**** Supplied data

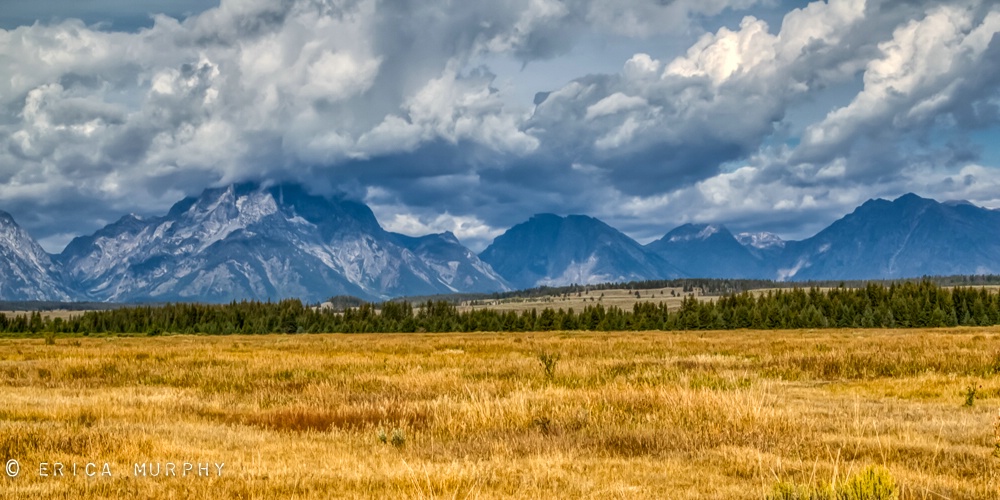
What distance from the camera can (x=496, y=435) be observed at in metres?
13.2

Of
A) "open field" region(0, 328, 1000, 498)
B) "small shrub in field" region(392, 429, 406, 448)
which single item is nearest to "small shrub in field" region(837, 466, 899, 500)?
"open field" region(0, 328, 1000, 498)

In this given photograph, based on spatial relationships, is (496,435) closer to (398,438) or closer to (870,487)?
(398,438)

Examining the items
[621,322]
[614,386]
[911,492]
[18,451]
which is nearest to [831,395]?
[614,386]

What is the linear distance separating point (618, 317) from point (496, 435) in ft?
418

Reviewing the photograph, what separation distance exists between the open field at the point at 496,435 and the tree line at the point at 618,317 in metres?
110

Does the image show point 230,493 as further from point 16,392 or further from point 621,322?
point 621,322

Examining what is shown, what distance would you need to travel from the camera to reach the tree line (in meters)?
124

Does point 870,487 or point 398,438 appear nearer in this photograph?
point 870,487

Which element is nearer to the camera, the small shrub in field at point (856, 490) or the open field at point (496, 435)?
the small shrub in field at point (856, 490)

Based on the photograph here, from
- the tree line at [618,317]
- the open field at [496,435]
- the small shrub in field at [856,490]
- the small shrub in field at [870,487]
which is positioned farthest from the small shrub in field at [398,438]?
the tree line at [618,317]

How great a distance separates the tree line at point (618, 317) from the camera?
123938mm

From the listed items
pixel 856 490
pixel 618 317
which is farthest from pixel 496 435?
pixel 618 317

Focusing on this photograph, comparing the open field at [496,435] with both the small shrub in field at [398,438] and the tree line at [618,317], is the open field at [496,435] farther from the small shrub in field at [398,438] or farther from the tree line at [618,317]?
the tree line at [618,317]

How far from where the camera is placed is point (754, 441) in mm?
12172
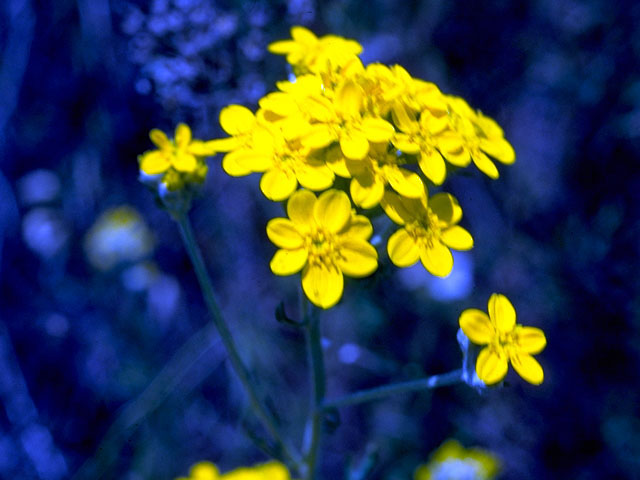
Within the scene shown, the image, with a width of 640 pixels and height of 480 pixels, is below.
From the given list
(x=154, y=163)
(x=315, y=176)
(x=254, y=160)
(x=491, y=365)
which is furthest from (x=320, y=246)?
(x=154, y=163)

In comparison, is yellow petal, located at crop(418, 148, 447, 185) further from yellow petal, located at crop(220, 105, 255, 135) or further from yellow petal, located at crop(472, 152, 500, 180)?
yellow petal, located at crop(220, 105, 255, 135)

********

Aim = State how many lines in the records above contain the string "region". Give only the number.

Output for this exercise = 4